»»

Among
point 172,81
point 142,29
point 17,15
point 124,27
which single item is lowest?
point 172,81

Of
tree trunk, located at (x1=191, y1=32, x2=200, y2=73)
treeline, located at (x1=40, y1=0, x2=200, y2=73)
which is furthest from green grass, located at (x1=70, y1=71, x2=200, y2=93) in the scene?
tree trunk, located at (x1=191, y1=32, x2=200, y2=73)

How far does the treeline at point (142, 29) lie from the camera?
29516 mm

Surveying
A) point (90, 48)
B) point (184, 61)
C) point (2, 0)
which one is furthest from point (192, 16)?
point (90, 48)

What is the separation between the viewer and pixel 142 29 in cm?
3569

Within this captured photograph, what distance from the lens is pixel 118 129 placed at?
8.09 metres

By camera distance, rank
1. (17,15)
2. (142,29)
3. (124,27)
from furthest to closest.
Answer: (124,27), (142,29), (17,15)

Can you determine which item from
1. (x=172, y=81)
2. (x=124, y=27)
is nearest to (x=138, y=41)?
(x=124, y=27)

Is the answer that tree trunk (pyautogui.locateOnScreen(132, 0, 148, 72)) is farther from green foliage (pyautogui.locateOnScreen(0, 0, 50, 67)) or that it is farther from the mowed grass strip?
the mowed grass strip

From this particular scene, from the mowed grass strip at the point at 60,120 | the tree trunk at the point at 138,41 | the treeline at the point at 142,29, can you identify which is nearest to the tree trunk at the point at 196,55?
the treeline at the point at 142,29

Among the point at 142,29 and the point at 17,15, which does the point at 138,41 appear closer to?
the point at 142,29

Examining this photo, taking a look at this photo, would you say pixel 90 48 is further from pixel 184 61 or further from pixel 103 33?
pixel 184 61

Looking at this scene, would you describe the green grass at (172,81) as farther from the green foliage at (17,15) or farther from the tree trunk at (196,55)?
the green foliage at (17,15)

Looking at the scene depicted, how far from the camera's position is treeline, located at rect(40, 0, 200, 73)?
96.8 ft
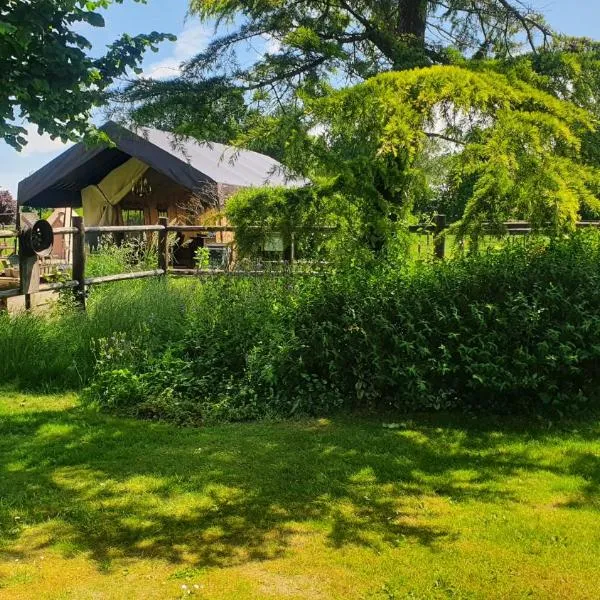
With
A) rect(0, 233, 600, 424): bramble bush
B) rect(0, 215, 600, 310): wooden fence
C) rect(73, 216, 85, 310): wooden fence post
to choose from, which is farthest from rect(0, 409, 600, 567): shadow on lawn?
rect(73, 216, 85, 310): wooden fence post

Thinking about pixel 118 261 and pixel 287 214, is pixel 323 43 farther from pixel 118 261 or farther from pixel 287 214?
pixel 118 261

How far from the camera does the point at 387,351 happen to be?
17.5 feet

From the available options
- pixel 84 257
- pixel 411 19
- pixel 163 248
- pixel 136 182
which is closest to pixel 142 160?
pixel 136 182

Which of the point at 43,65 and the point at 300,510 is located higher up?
the point at 43,65

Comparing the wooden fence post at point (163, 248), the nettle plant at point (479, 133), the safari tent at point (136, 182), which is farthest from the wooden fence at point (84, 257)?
the safari tent at point (136, 182)

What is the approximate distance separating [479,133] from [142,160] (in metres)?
11.0

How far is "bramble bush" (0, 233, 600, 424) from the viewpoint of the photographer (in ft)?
16.9

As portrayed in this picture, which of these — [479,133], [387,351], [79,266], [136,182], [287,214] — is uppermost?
[136,182]

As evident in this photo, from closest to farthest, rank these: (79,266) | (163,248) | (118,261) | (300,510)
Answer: (300,510), (79,266), (118,261), (163,248)

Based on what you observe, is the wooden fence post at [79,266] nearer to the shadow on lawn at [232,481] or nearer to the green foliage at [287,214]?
the green foliage at [287,214]

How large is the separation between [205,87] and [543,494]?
16.2ft

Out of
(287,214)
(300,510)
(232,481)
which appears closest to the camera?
(300,510)

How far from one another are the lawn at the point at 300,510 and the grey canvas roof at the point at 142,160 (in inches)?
335

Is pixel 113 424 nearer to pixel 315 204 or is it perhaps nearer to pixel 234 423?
pixel 234 423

««

= What is being asked =
Please render the data above as a numbered list, from its first line through the line containing "8.09 metres", with both of those lines included and blank lines left out.

= Worked solution =
1. Among
2. point 172,81
3. point 142,29
4. point 17,15
5. point 124,27
6. which single item is lowest?
7. point 172,81
8. Of
9. tree trunk, located at (x1=191, y1=32, x2=200, y2=73)
10. treeline, located at (x1=40, y1=0, x2=200, y2=73)
11. which is furthest from green grass, located at (x1=70, y1=71, x2=200, y2=93) in the scene?
12. tree trunk, located at (x1=191, y1=32, x2=200, y2=73)
13. How far does the treeline at point (142, 29) lie from the camera?
14. 29516 mm
15. Surveying
16. A) point (90, 48)
17. B) point (184, 61)
18. C) point (2, 0)
19. which one is furthest from point (192, 16)?
20. point (90, 48)
21. What is the separation between the viewer and pixel 142 29 in cm?
22. 3569
23. Within this captured photograph, what distance from the lens is pixel 118 129 placed at?
24. 8.09 metres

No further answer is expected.